Spokesman confident caliber-abra will clear federal merger review; main question appears to be local markets – repairer driven newsrepairer driven news electricity facts ks2


Caliber and ABRA announced Wednesday that ABRA’s parent company Hellman & Friedman would acquire a majority stake in the merged company, which will be named Caliber and be led by Caliber CEO Steve Grimshaw. static electricity in water The new Caliber would have more than 1,000 auto body shops across 37 states. gas unlimited Caliber owners Leonard Green Partners and OMERS Private Equity will hold minority shares.

Caliber and ABRA combining was a merger of “two equals,” and companies like Service King and Gerber still existed to compete with it, according to Mewes. electricity history pdf Despite the possible market share Caliber would have in some regions, Mewes didn’t foresee issues at the individual market level either. gas prices going up The FTC considers those as well as the national footprint when evaluating deals.

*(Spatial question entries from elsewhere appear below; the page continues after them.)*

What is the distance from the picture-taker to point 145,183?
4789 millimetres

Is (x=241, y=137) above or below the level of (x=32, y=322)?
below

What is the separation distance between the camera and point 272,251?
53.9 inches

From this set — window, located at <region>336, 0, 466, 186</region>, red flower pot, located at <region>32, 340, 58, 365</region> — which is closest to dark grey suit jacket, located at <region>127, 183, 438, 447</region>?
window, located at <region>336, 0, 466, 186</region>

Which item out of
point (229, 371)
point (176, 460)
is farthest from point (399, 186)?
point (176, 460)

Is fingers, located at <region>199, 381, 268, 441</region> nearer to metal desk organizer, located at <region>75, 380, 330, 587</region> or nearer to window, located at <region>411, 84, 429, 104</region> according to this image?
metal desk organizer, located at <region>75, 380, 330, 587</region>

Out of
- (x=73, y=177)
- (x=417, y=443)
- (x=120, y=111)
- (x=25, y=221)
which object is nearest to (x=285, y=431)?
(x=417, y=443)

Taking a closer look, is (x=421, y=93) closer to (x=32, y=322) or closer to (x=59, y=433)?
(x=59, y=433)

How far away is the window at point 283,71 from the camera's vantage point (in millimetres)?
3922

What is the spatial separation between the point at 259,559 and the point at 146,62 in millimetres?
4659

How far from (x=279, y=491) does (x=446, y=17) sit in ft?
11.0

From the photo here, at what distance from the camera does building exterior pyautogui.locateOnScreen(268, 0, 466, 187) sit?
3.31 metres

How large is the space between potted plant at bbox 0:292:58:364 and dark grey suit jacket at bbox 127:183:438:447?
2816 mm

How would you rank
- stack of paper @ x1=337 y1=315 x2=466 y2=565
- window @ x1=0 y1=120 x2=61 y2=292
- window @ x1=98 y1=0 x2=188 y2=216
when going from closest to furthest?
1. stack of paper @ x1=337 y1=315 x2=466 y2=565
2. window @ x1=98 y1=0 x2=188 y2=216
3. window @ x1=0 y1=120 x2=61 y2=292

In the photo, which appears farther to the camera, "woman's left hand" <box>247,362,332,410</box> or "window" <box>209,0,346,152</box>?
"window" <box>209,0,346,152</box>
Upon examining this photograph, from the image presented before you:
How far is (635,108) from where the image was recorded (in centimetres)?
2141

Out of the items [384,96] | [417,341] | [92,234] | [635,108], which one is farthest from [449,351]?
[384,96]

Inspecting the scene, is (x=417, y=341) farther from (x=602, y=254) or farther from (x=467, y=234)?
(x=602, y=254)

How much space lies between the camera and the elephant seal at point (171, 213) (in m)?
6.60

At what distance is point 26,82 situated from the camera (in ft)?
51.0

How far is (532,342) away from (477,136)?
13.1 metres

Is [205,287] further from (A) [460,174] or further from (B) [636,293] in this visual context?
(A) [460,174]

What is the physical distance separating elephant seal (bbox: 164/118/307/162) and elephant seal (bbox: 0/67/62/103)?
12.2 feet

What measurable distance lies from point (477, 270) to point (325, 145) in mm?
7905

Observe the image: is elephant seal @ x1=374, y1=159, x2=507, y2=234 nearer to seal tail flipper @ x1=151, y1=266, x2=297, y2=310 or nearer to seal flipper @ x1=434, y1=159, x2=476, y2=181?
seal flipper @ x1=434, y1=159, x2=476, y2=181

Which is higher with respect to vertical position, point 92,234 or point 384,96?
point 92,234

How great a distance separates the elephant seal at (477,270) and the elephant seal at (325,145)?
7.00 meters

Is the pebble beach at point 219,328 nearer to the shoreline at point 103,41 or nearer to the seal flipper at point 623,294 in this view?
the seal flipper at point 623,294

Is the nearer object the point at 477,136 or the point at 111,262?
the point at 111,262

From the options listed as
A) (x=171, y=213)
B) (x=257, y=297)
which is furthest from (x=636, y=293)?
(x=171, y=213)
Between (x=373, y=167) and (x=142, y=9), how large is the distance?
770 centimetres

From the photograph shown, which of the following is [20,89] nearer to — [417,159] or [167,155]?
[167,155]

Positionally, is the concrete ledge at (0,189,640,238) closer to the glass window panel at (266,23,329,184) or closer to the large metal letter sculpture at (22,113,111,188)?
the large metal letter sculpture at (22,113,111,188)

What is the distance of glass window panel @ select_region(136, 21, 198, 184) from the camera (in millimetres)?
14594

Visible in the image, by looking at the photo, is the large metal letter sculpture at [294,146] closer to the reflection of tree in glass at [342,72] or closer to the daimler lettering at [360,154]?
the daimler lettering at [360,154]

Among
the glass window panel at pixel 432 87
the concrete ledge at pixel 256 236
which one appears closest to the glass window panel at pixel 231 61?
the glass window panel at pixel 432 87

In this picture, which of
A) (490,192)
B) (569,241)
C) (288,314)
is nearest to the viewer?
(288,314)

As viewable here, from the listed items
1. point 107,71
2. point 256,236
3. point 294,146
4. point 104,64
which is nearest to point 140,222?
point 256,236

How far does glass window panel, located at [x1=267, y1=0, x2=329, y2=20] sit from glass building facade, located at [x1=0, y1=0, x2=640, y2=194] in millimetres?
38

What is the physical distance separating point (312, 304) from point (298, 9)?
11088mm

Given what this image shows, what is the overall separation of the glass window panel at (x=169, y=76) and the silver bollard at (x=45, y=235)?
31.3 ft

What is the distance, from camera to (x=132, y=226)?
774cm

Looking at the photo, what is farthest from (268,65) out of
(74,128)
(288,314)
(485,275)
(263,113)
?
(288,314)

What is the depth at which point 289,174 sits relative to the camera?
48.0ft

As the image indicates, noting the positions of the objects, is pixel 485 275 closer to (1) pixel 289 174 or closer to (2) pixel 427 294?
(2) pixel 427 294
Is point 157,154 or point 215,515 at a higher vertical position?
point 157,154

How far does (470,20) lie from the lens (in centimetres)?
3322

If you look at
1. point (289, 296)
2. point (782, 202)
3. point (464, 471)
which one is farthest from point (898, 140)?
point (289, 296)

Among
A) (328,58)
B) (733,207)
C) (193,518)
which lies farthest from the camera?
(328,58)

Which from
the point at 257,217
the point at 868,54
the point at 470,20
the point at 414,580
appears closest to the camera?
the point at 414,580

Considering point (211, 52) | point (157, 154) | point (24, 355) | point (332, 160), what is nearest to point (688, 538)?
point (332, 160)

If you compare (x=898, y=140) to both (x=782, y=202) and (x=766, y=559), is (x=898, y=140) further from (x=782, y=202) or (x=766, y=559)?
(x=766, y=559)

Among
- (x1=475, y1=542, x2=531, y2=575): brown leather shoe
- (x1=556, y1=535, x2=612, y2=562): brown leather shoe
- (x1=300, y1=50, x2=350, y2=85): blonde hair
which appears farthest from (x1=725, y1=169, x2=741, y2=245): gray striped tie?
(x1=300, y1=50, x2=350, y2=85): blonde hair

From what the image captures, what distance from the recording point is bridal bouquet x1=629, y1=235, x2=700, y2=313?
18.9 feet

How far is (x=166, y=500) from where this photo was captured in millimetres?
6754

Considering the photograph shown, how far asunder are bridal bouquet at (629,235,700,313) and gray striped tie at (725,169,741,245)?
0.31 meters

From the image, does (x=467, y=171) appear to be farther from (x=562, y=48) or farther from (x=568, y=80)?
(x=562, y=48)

“There are two ways that a merger between competitors can lessen competition and harm consumers: (1) by creating or enhancing the ability of the remaining firms to act in a coordinated way on some competitive dimension (coordinated interaction), or (2) by permitting the merged firm to raise prices profitably on its own (unilateral effect),” an FTC website states. “In either case, consumers may face higher prices, lower quality, reduced service, or fewer choices as a result of the merger.”

From a competitive standpoint, Caliber now has significant market presence in each of the primary markets of its main competitors, Service King and The Boyd Group. gas out game directions In each state, with the exception of Michigan and a few less populous states, Caliber now has either the most stores, or a comparable number of stores relative to its competitors.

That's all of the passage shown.